▶ **COMPLETE THE FOLLOWING**
**1.** From the mental gymnastics post, copy everything from "This exact same" down to "Just jump in.".
**2.** In the book passage quoted at the start of the mental gymnastics post, list the behaviors it recommends for acting as if you love your wife.

Mental Gymnastics

From Reaching for the Invisible God:

Some psychologists practice a school of behavior therapy that encourages the client to “act as if” a certain state is true, no matter how unreasonable it seems….If you want to preserve your marriage but are not sure you really love your wife, start acting as if you love her: surprise her, show affection, give gifts, be attentive. You may find that feelings of love materialize as you act out the behavior. If you want to forgive your father but find yourself unable, act as if he is forgiven. Say the words, “I forgive you” or “I love you,” even though you are not entirely convinced you mean them. Often the change in behavior in the one party brings about a remarkable change in the other. Something similar works in my relationship with God. I wish all obedience sprang from an instinctive desire to please God – alas, it does not…I must rely on this technique… (p. 88)

I find this to be one of the fundamental principles of mental gymnastics. One day I’ll write and explain why mental gymnastics are NOT a bad things. I think they get far too much of a bad rap in our circles. As if it were our own striving attempting to make us holy. Of course we should just let go and let god. If sanctification is based 100% on the work of Christ in our heart, then of course it is futile! If it is based in some part on our own works then what is “trying to be nice” or “trying to do the right thing”? Isn’t this what we do every day in our struggle with sin and our journey through life? Of course it is. Anyway, dealing with this fully would take quite a while and I don’t know if I’m prepared to do that. In fact, I am sure that I’m not.

Back to the topic at hand. What do you do when you actually WANT to do something very badly, but you REALLY don’t feel like it at all. So you treat your wife with love because you love her. But what if you’re relationship has broken down (for whatever reason) and at this particular moment, you can’t stand her anymore. Well, instead of ignoring her, punishing her with critical comments, or whatever else people do to spite one another, what if you flip it on it’s head and choose to actively treat her like you’re madly enough. Just pretend for a while, OK? And you know what? The funniest thing happens. This is very well documented. You’re feelings will change and you’re love for her will grow again! Amazing really. This really works, but it isn’t for quitters. Yancy says that the other person’s feelings will change too. I really don’t think you should say that. They may never really change as much as you want them too. As soon as you add that in the mix, even in the back of your mind, than it will undoubtedly make itself some kind of CONDITION for you to continue. I think the part about the other person probably changing needs to be thrown out completely.

This exact same thing could be said about husbands, friends, family, co-workers, etc. I think it’s a special property of human relations. Now, all of this operates independently or IN TANDEM with the holy spirit. Maybe it never operates without the hold spirit. But that work is invisible, so who can say for sure? It might be simply a property of human psychology. It may be God working in our hearts behind the scenes. Maybe it is God working in our hearts behind the scenes THROUGH human psychology. After all, he did make us, right?

Anyway, you can love and then act out in love, or just start with the actions and pick the love back up later. Just jump in.

▶ **DATA PROVIDED**
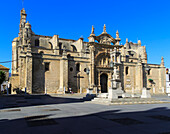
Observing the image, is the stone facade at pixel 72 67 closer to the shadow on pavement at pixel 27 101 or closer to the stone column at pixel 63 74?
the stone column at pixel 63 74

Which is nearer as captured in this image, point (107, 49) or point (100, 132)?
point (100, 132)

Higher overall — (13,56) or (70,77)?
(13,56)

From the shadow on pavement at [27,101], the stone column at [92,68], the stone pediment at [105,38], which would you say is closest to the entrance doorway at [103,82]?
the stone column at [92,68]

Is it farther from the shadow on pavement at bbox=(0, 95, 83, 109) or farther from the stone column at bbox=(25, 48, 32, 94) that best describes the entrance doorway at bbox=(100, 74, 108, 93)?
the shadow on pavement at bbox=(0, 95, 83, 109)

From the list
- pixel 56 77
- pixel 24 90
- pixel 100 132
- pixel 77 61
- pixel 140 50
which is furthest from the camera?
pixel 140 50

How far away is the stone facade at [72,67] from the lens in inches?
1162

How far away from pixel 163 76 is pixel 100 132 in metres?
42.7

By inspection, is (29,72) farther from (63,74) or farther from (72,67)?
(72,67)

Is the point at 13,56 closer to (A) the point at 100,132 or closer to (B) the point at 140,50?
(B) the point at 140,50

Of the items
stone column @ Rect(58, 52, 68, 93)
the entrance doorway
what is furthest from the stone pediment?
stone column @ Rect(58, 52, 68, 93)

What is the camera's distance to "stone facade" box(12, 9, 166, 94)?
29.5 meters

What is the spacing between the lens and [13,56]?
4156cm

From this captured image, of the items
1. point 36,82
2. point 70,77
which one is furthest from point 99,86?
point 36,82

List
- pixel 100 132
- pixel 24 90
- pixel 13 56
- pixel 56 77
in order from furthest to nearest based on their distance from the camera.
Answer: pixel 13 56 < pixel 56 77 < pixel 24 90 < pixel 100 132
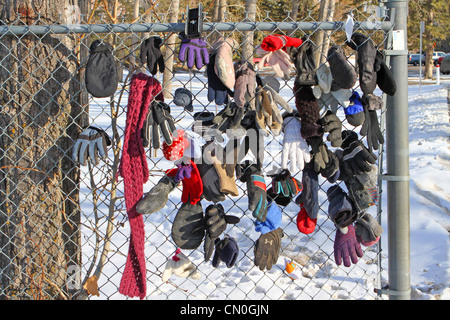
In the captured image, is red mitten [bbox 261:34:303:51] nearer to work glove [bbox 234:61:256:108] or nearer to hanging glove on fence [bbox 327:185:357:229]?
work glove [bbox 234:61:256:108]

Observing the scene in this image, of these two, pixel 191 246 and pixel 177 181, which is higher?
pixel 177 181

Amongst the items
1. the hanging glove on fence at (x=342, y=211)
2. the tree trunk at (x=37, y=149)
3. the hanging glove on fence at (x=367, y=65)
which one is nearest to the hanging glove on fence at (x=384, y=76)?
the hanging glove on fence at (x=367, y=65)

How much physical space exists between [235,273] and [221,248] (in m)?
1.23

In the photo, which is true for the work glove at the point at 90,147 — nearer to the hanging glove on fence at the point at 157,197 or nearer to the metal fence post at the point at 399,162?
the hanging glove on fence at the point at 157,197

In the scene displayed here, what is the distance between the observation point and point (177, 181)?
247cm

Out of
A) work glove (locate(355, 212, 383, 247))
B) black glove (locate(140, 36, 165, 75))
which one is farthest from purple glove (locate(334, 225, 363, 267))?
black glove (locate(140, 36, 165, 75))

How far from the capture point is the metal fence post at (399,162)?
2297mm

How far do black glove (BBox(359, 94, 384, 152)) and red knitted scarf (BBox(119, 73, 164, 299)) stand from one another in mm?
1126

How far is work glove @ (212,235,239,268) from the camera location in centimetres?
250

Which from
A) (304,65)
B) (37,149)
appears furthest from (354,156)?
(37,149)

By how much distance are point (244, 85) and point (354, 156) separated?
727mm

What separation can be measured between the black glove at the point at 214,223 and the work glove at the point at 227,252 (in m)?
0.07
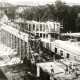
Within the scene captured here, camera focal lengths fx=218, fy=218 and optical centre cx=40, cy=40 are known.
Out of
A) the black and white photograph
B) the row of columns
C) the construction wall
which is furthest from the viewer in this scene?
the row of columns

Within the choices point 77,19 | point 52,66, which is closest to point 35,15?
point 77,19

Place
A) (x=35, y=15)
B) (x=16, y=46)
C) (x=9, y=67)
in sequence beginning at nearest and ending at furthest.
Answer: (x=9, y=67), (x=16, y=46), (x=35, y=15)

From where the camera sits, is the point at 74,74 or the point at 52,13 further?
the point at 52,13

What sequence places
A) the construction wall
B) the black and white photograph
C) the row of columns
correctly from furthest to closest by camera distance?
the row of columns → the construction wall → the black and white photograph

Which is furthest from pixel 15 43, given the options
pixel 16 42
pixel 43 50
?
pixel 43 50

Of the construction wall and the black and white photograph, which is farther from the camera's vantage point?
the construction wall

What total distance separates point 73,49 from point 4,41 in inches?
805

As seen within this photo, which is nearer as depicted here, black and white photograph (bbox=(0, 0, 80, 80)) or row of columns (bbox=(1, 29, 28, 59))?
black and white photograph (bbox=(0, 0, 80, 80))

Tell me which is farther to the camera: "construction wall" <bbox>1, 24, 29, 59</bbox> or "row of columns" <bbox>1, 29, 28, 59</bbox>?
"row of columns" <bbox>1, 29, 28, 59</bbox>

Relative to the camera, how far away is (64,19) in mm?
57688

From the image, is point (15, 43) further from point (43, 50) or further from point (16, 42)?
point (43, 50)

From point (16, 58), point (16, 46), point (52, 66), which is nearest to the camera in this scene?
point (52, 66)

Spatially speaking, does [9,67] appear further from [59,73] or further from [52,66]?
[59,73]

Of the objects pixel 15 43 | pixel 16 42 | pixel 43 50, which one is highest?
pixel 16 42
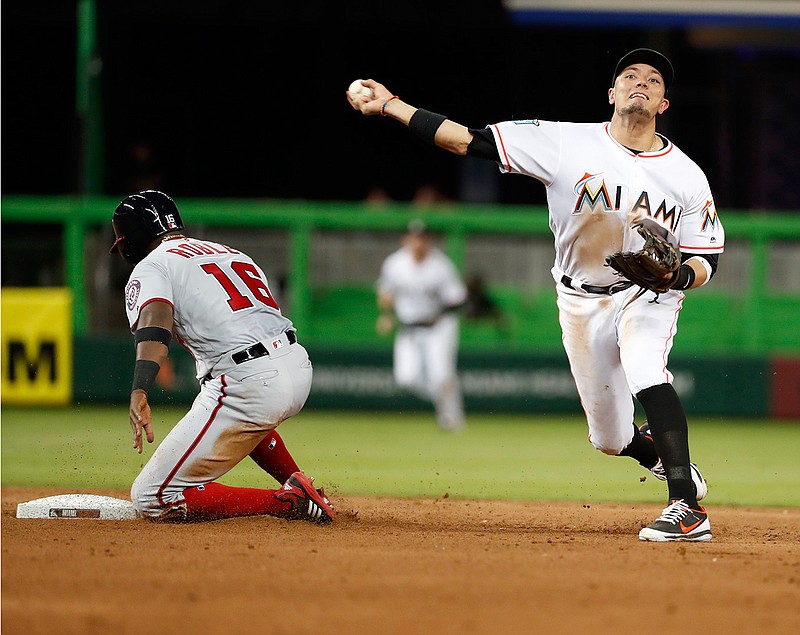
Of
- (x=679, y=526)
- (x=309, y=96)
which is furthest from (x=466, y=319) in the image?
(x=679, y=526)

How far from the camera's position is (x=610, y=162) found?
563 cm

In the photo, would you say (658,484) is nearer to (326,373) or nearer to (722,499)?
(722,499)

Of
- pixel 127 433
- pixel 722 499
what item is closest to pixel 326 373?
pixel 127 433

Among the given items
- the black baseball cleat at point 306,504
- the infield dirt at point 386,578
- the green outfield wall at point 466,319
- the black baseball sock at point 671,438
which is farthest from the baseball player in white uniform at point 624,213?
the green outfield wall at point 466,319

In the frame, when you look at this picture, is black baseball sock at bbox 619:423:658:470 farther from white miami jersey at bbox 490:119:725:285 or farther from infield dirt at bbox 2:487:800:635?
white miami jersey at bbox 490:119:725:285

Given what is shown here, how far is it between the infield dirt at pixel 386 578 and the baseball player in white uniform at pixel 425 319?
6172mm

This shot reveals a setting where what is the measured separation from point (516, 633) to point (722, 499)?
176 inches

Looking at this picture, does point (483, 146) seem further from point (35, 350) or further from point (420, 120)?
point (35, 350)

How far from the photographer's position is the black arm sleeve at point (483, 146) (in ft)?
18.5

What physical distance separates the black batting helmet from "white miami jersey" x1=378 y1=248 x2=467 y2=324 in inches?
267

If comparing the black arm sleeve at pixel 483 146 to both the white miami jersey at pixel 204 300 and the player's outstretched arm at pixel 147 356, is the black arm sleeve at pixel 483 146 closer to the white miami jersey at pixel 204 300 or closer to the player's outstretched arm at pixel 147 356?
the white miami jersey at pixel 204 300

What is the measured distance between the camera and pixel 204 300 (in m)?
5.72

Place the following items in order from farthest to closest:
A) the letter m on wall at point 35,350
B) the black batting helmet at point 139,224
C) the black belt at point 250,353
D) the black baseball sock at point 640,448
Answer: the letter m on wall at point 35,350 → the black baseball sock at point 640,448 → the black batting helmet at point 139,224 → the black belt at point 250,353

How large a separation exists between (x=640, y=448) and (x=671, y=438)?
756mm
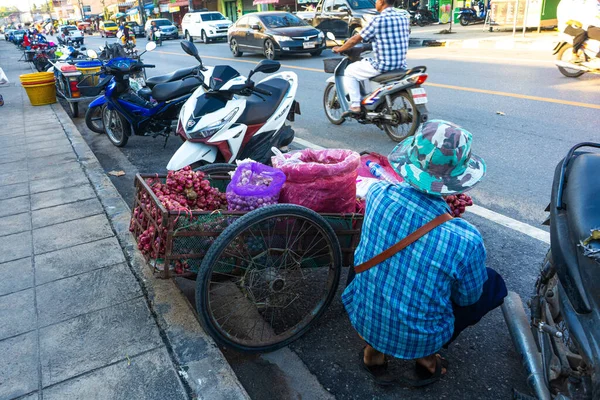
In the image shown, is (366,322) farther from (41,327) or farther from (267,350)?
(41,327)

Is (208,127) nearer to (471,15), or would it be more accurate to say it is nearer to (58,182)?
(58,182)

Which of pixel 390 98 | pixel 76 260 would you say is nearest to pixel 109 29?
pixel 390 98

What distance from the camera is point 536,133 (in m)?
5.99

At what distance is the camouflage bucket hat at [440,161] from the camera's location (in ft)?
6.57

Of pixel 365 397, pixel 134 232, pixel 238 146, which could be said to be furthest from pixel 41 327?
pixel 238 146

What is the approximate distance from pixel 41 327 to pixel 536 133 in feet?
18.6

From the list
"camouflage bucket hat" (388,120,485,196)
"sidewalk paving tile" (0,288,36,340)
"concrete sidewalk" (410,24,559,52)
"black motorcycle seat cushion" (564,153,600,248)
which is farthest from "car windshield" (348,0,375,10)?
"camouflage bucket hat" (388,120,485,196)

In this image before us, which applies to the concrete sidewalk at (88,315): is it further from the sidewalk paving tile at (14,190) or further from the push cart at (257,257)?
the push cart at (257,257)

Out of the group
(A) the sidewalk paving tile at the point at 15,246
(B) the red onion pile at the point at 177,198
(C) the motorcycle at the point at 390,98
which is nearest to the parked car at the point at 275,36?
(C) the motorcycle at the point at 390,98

▶ **ANSWERS FOR THIS EXERCISE**
**1.**
This exact same thing could be said about husbands, friends, family, co-workers, etc. I think it’s a special property of human relations. Now, all of this operates independently or IN TANDEM with the holy spirit. Maybe it never operates without the hold spirit. But that work is invisible, so who can say for sure? It might be simply a property of human psychology. It may be God working in our hearts behind the scenes. Maybe it is God working in our hearts behind the scenes THROUGH human psychology. After all, he did make us, right?

Anyway, you can love and then act out in love, or just start with the actions and pick the love back up later. Just jump in.

**2.**
- surprise her
- show affection
- give gifts
- be attentive